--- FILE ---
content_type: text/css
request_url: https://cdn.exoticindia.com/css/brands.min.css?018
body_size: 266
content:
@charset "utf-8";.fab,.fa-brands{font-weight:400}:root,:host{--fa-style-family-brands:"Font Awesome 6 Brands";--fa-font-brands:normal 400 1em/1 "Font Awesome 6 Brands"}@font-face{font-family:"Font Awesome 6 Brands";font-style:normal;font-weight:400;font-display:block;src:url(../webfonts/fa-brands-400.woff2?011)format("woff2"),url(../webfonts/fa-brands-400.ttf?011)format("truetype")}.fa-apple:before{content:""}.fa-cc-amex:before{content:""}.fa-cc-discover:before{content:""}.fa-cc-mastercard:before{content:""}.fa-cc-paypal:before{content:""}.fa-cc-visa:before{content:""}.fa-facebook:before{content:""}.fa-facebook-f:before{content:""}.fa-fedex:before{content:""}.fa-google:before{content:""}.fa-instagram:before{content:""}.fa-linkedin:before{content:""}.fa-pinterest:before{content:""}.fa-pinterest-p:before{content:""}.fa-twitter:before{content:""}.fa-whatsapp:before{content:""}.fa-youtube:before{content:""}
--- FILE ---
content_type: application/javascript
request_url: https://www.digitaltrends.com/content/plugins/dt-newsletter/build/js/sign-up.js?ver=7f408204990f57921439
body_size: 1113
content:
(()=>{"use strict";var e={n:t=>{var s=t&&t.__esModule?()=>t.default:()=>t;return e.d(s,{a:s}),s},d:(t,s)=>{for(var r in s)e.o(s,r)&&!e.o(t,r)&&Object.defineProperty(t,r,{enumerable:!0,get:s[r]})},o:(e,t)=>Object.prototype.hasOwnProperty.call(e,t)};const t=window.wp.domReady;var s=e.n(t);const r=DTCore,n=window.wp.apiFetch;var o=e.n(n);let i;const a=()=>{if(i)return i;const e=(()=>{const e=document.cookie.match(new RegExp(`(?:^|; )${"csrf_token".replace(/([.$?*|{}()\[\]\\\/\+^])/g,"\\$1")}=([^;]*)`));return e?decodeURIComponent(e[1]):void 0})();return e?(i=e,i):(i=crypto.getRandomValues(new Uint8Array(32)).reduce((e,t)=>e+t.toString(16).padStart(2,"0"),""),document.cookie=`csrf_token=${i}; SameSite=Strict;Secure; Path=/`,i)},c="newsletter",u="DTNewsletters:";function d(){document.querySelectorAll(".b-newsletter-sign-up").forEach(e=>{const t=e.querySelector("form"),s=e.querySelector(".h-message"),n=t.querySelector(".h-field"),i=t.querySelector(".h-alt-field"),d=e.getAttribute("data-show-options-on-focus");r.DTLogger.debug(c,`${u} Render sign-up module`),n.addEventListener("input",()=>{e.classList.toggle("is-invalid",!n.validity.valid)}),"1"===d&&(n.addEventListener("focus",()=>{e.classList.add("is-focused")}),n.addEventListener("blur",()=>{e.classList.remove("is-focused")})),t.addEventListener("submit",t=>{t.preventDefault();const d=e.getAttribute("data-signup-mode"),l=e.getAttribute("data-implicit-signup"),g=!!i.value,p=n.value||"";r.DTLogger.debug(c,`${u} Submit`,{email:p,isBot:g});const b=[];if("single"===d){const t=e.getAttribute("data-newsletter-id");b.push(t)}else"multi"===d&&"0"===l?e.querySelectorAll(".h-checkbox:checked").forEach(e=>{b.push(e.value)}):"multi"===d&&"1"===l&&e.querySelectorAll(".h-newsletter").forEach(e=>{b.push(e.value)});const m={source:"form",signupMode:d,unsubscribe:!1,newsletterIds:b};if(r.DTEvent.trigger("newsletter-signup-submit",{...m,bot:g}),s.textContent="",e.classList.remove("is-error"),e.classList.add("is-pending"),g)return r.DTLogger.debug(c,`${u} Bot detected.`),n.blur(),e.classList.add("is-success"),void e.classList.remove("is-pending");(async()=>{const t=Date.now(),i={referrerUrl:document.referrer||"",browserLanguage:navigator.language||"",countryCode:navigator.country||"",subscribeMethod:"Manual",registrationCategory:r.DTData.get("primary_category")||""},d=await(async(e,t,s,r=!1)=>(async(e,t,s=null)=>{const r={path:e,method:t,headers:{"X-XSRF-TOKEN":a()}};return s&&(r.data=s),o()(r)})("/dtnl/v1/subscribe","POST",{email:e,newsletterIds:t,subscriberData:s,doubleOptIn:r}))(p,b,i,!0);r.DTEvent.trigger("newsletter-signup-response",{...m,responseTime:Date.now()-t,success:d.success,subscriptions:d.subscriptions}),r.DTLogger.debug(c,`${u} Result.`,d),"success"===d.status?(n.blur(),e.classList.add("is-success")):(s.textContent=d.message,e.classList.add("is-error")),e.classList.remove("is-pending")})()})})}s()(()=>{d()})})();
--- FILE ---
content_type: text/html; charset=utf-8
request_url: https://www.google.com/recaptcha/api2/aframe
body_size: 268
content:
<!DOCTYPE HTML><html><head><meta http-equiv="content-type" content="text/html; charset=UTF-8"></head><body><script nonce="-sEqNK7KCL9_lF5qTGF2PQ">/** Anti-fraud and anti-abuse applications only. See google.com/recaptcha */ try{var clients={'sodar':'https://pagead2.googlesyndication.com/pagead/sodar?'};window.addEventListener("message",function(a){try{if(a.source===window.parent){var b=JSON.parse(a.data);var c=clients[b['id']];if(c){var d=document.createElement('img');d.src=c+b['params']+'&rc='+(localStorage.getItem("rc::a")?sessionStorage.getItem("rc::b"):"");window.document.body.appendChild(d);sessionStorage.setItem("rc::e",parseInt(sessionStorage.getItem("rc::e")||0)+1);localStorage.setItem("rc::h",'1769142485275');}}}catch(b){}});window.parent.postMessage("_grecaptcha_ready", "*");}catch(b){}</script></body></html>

= = = = =

Check the data for lines with "https" and give only their number.

4